Com uma combinação de programas federais e municipais, a megalópole brasileira está modernizando prédios na região central
São Paulo, a maior cidade do Hemisfério Sul, com uma população de quase 11,5 milhões, tem um déficit de 400 mil unidades habitacionais. Isso é mais do que o total de residências em cidades como Washington D.C. ou São Francisco.
A cidade e o resto do Brasil fazem uma nova tentativa de resolver um problema que se tornou indissociável das políticas local e nacional. Desta vez, São Paulo está aplicando lições aprendidas há mais de uma década, quando o governo federal lançou um amplo programa de habitação de interesse social, que permitiu construir mais de 8 milhões de moradias, mas foi muito criticado por exacerbar a desigualdade e contribuir para a expansão urbana.
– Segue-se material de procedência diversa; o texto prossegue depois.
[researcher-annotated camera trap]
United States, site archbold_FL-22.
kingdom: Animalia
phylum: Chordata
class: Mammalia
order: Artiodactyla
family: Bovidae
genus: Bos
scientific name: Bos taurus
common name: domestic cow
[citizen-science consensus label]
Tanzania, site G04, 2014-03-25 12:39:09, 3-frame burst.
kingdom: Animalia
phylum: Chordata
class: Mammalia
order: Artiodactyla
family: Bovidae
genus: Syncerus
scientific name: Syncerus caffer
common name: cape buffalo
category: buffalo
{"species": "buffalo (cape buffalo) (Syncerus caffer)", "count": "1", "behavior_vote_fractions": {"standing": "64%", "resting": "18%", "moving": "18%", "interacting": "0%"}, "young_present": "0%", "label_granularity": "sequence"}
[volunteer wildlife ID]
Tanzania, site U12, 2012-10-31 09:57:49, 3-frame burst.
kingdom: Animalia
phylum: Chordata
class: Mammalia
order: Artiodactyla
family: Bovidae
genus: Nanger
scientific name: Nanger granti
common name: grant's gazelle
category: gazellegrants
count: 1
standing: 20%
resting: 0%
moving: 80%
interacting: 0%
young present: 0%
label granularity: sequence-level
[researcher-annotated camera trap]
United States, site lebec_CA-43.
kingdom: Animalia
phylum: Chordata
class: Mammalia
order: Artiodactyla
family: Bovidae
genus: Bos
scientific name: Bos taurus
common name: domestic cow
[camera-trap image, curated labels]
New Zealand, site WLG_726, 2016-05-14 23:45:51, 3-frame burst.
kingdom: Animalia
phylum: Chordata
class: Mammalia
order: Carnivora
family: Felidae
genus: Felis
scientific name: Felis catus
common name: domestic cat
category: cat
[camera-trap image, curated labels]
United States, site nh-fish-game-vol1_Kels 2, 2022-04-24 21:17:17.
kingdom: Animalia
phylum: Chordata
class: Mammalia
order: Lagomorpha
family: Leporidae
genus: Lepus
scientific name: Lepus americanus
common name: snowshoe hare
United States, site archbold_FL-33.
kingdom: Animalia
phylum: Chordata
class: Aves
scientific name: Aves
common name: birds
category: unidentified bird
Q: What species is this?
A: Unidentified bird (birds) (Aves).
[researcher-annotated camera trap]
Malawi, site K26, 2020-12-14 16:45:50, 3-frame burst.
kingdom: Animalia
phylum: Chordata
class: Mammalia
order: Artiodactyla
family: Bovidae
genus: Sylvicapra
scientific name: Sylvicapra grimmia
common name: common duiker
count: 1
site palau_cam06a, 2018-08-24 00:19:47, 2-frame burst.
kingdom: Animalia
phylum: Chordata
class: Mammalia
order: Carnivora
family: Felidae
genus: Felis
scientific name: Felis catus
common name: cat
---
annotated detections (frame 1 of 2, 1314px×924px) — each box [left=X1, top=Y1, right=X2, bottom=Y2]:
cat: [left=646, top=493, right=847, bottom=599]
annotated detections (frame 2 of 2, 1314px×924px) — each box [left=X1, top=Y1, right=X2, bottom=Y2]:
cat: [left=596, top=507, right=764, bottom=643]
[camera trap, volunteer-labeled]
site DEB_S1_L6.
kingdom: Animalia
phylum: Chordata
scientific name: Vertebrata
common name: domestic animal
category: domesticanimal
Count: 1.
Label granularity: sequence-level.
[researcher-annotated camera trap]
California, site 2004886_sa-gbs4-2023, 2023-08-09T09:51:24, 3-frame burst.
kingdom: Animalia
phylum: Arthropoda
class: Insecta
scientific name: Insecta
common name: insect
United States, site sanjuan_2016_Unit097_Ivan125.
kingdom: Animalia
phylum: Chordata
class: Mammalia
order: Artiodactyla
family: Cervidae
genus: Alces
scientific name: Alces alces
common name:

São Paulo é o símbolo da drástica urbanização que transformou o Brasil nos últimos 60 anos. Desde 1960, a porcentagem da população brasileira que vive em cidades subiu de 45% para 87%. A enorme região metropolitana de São Paulo, com 20 milhões de habitantes, ganhou cerca de 2 milhões de novos moradores na última década, de acordo com o Instituto Brasileiro de Geografia e Estatística (IBGE).
A cidade é o principal motor da economia brasileira. Com um histórico de crescimento caótico, São Paulo tem sido o destino de grandes fluxos imigratórios. Vieram imigrantes da Europa, da Ásia e do Oriente Médio, assim como de outras partes do Brasil. Desde o início do século XX, levas de retirantes, como se costumava chamar os migrantes da região pobre e árida do Nordeste, rumaram para São Paulo em busca de trabalho e de uma vida melhor.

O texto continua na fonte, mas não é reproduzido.